The financial cost of cyberattacks for businesses has increased significantly over the years. African companies publish very few figures on cybercrime, but the highest estimated costs in 2013 stood at $47 million (26 billion FCFA) in Côte d’Ivoire and $27 million (15 billion FCFA) in Senegal. More recent figures on annual losses (2017) are estimated for Nigeria at $649 million, followed by Kenya at $210 million. And many sectors are concerned by these losses, with financial institutions, government, and e-commerce hitting the top three impacted industries in Africa (see Figure 2).
Figure 2. Cybercrime cost in Africa by industry
While many financial impacts are obvious, such as production stop costs, penalties, legal costs, and compensation, many are less direct, including increased operational costs, loss of customer confidence, cancellation of contracts, and stopped production. In the 2017 cybercrime case of BGFI in Gabon—the largest financial holding company known in the Central African region (CEMAC)—customers experienced a massive fraud of more than $2.8 million (1.5 billion FCFA) on its prepaid card service, which the company then reimbursed.
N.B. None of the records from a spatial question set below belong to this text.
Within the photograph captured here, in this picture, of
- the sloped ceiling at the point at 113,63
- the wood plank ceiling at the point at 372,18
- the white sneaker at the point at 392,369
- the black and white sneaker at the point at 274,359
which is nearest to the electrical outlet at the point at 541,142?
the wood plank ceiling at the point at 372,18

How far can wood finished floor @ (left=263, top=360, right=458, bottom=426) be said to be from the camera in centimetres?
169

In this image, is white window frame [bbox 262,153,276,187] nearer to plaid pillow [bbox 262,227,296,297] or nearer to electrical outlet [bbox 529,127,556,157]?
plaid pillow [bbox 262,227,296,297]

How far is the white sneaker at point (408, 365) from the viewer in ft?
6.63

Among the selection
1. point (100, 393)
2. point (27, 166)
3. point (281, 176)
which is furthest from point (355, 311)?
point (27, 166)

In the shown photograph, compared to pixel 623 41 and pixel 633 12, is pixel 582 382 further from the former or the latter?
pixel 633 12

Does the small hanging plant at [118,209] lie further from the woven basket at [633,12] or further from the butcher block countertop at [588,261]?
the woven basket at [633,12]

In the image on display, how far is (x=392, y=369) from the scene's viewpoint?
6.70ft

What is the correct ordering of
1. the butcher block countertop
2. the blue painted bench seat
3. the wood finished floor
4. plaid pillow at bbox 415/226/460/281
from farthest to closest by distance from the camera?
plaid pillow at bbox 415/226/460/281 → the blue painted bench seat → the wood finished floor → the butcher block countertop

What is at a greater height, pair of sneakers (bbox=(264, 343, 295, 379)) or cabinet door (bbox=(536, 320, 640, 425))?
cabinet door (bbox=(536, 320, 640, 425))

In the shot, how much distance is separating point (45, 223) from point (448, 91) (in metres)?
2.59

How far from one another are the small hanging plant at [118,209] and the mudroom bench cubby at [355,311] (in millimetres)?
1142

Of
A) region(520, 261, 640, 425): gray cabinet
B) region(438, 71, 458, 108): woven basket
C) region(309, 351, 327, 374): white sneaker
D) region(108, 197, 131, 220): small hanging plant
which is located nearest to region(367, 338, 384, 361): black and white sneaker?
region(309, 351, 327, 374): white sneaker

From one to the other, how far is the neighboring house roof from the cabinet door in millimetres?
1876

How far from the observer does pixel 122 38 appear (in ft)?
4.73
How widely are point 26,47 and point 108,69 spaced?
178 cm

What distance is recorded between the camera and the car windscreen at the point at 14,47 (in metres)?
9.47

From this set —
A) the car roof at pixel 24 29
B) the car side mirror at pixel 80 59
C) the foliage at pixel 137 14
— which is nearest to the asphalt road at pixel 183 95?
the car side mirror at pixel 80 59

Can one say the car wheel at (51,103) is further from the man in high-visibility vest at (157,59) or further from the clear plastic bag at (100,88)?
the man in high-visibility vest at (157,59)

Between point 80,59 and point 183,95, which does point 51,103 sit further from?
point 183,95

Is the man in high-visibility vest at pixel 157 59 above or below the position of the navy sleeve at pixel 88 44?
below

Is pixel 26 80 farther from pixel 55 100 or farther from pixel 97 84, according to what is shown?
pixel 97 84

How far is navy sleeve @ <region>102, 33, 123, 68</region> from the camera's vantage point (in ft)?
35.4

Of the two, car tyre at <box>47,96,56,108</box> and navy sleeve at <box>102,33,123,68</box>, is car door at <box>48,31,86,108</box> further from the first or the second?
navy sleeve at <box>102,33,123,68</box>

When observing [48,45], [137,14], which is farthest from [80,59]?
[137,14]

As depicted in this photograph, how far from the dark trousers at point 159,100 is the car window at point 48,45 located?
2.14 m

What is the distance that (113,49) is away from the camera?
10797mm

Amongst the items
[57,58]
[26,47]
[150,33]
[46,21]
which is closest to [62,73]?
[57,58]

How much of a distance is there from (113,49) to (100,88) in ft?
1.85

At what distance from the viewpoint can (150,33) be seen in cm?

In the case of ransomware, beyond the loss of productivity, companies often pay the ransom demanded by the attackers to recover their data. Importantly, none of these companies was able to confirm they finally got all their data back after paying the ransom.
Prosecution, penalties, and associated fees
One of the least predictable risks of cyberattacks is the leakage of personal data. Privacy is a fundamental human right that must be protected, and its breach has significant personal consequences. Beyond that, data breaches carry financial costs as well. Many companies are increasingly facing lawsuits filed by their clients or employees for insufficient data protection. The impacts associated with these proceedings, like the possible compensation of millions of victims, or other legal and regulatory penalties, as in the case of the credit card payment industry, can quickly become insurmountable for a company. In South Africa, the Information Regulatory Authority is currently investigating the cause of the biggest data leak in 2017—during which the personal data of more than 60 million people was stolen—and has made formal requests for explanations from the companies concerned.
The theft of intellectual property and sensitive information
Companies involved in new technologies, advanced services, media, and software development are particularly targeted by cyberattacks that cause leakage or destruction of data and are often motivated by industrial espionage. A loss of classified data such as commercial plans, patents, data on state security, among other sensitive items, compromises years of labor and research. This problem is particularly acute in Africa, as the legal standards for curbing the theft of intellectual property are generally not aligned with international ones. In a 2016 study, the Business Software Alliance (BSA) announced that 57 percent of software installed in Africa and the Middle East is pirated, promoting cyberattacks and causing a potential loss of $3.7 billion to publishers.
Cyberattacks and their fallout expose companies to the media and public scrutiny, putting the top management at the frontline of critics who hold them accountable for such failures, causing damage to image with customers, employees, investors, and partners. Companies must therefore be prepared to proactively manage this type of crisis communication, informing all stakeholders on a timely basis in order to preserve their consumer relationships and their reputation. Indeed, in a 2016 VMware study, 25 percent of the leaders of the largest global companies consider the most serious impact that a cyberattack can have on their organization is the loss of reputation among their customers.
Given the current context marked by the Fourth Industrial Revolution, with the systematic digital transformation of entire systems of production, management, and governance, everything is now networked, and anything networked can be hacked. So it is just a matter of time before businesses get hacked, attacked, or notice they are—and the consequences could be dire. The next task, then, for African businesses is to implement strategies to protect their clients, their data, and themselves from a cyberattack. Given the regional context, this can be achieved by considering four key initiatives: implementing cyber resilience strategies, developing cybersecurity skills, protecting data integrity, and integrating cyber risk protection in the decisionmaking process throughout all levels of management.